"Otia Imperialia" de Gervasio de Tilbury
Estes Otia Imperialia, de Gervasio de Tilbury, poderiam ser apenas mais uma de incontáveis crónicas medievais. Têm algumas características do género, nomeadamente começarem no início dos tempos e depois prolongarem-se até à própria idade do seu autor. Pelo caminho, vão fundindo mito, lenda e história propriamente dita, apresentando até figuras como o Rei Artur. Porém, a razão que levou à sua apresentação aqui não é os dois primeiros livros que compõem a obra, que seguem muito naturalmente essas características, mas sim o terceiro dessa sequência, cujo tema é um pouco diferente.
Reproduzimos acima uma edição moderna do terceiro livro dos Otia Imperalia. Conta com o subtítulo, nesta tradução em Italiano "Le meraviglie del mondo", que é como quem relata, em bom Português, tratar-se este de um livro sobre as muitas maravilhas do mundo. Foi compilado no século XIII, com o seu autor ora a reportar coisas que diz ter visto com os seus próprios olhos, ora a citar o que foi lendo em muitas outras obras clássicas ou medievais. O tema é quase sempre o mesmo, as maravilhas que o mundo tem para apresentar, no sentido de coisas invulgares, causadoras de espanto, que podiam ser encontradas no mundo europeu, africano e asiáticos então conhecidos. Coisas como estas, um fragmento adaptado da obra total:
O mosteiro de Fruttuaria é na diocese de Turim em Itália. É famoso pela sua venerável tradição religiosa. Contém, ao lado da sua igreja dos santos, um cemitério em que os monges são enterrados em campas individuais. Mas se uma campa for aberta após três dias, nem os ossos nem as cinzas dos mortos serão encontradas no local. Isto foi testado e confirmado muitas vezes. Soube disto através de um monge fiável dessa região, que é um homem devoto e educado.
(...)
Existe um local [, o Averno,] entre Nápoles e Pozzuoli que parece ter sido um lago e em que o chão é muito lamacento. Se alguma criatura for levada a este local morre instantaneamente. Até os pássaros que o sobrevoam são imediatamente afectados pela atmosfera do local e morrem pelos seus efeitos. Lucrécio escreveu sobre este local (...).
(...)
No reino de Arles, na província de Embrun, no castelo a que chamam Noth, existe uma rocha gigantesca. Se empurrarem esta rocha com o dedo mindinho podem movê-la muito facilmente; porém, se o tentarem fazer com todo o vosso corpo, ou com imensos bois, não será possível movê-la.

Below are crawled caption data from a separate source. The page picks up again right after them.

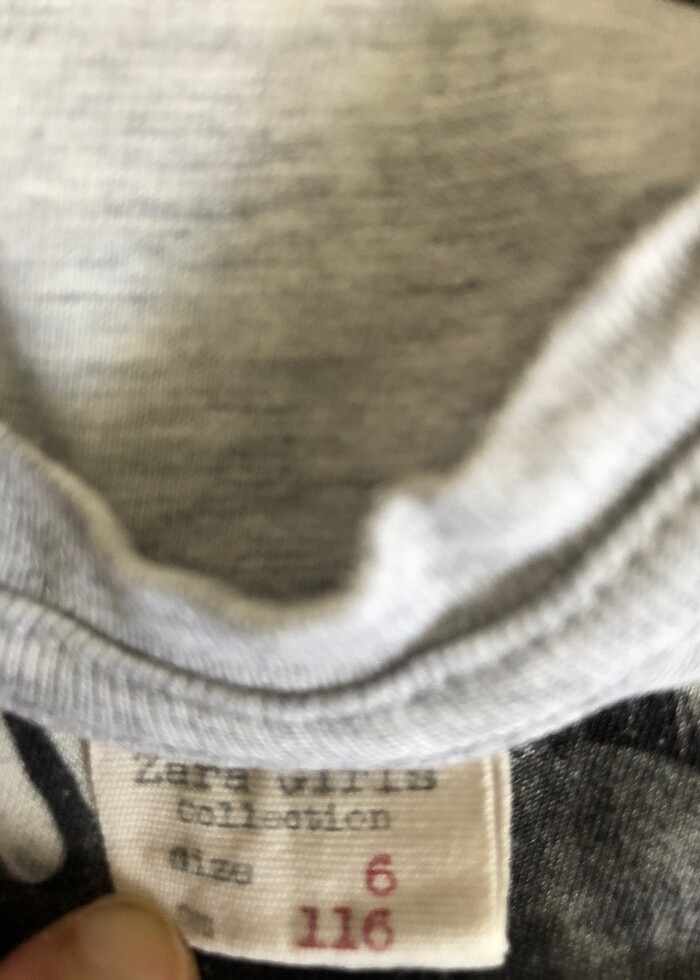 Zara t shirt - Görsel 2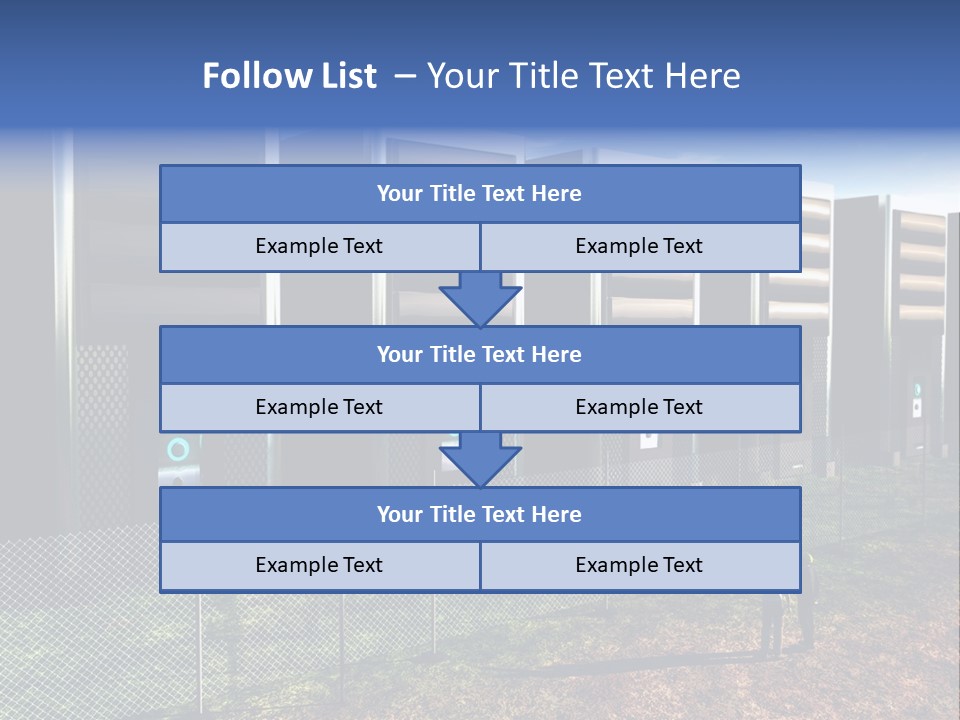 High Internet Tech PowerPoint Template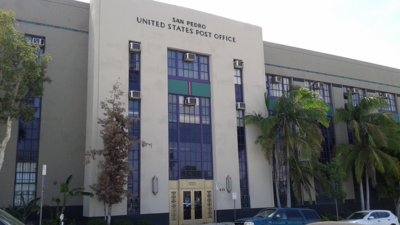 san pedro post office lobby hours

Essencialmente, são temas como estes que podem ser encontrados no terceiro volume da obra Otia Imperialia, de Gervasio de Tilbury, um conjunto de factos presos entre ficção e realidade, onde nem sempre é fácil perceber onde acaba um e começa o outro. Por exemplo, uma secção sobre o Velo de Verónica pode ser seguida por uma sobre o Castelo do Ovo (e outras lendas de Nápoles), sem que se saiba muito bem o que pode ser encontrado a cada novo parágrafo. O que, queiramos ou não, não pode deixar de ser interessante para o leitor, que nos dois primeiros livros da obra encontrava apenas uma história - ou, se preferirmos, uma espécie de mitologia - contínua da história ocidental.
Em suma, o que pode ser dito sobre esta obra, os Otia Imperialia de Gervasio de Tilbury? Os seus dois primeiros livros preservam uma espécie de crónica medieval que funde repetidamente mito e realidade, mas o seu verdadeiro encanto surge apenas no terceiro livro, que é uma espécie de compilação de alguns mitos e lendas da Idade Média. Como tal, é uma obra indicada para quem tenha um interesse específico nesses temas, mas talvez e também para quem quiser conhecer um pouco mais de aquilo em que se ia acreditando na época.